Information extraction as a basis for portable text classification systems

Knowledge-based natural language processing systems have achieved good success with many tasks, but they often require many person-months of effort to build an appropriate knowledge base. As a result, they are not portable across domains. This knowledge-engineering bottleneck must be addressed before knowledge-based systems will be practical for real-world applications. This dissertation addresses the knowledge-engineering bottleneck for a natural language processing task called "information extraction". A system called AutoSlog is presented which automatically constructs dictionaries for information extraction, given an appropriate training corpus. In the domain of terrorism, AutoSlog created a dictionary using a training corpus and five person-hours of effort that achieved 98% of the performance of a hand-crafted dictionary that took approximately 1500 person-hours to build. This dissertation also describes three algorithms that use information extraction to support high-precision text classification.

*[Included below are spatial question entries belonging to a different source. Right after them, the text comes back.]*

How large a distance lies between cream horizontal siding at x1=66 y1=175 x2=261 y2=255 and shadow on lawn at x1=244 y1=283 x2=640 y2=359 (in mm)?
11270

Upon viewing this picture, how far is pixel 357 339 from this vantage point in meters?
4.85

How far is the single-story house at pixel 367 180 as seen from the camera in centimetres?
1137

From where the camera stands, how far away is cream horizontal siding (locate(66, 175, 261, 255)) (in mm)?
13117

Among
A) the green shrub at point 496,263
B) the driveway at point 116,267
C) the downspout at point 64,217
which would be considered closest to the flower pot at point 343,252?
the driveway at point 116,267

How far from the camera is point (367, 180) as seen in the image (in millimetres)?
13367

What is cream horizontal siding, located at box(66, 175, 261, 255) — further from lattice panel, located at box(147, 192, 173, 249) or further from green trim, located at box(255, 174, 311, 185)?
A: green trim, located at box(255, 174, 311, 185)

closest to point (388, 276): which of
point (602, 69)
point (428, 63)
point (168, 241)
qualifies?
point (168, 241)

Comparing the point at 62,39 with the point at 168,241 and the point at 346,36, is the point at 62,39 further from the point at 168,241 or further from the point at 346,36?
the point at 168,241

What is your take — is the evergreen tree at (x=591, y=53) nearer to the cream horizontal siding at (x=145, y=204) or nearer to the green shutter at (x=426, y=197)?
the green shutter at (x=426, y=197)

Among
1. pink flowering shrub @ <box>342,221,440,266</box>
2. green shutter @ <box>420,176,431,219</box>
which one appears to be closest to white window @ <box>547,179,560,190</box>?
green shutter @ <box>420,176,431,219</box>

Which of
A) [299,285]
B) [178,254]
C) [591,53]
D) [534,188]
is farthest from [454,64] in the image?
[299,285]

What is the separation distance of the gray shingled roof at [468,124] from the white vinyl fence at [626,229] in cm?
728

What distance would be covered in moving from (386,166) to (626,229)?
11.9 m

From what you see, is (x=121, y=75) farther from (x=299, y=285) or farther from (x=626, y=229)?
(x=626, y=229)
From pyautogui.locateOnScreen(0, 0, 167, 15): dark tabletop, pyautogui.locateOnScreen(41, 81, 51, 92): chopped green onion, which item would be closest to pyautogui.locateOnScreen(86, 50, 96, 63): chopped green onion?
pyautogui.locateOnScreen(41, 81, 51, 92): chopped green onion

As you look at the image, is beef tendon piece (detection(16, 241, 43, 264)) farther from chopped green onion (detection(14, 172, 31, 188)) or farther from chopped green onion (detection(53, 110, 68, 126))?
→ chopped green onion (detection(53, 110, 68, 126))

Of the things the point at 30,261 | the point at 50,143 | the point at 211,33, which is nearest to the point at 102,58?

As more information becomes available on-line, intelligent information retrieval will be crucial in order to navigate the information highway efficiently and effectively. The approach presented here represents a compromise between keyword-based techniques and in-depth natural language processing. The text classification algorithms classify texts with high accuracy by using an underlying information extraction system to represent linguistic phrases and contexts. Experiments in the terrorism domain suggest that increasing the amount of linguistic context can improve performance. Both AutoSlog and the text classification algorithms are evaluated in three domains: terrorism, joint ventures, and microelectronics. An important aspect of this dissertation is that AutoSlog and the text classification systems can be easily ported across domains.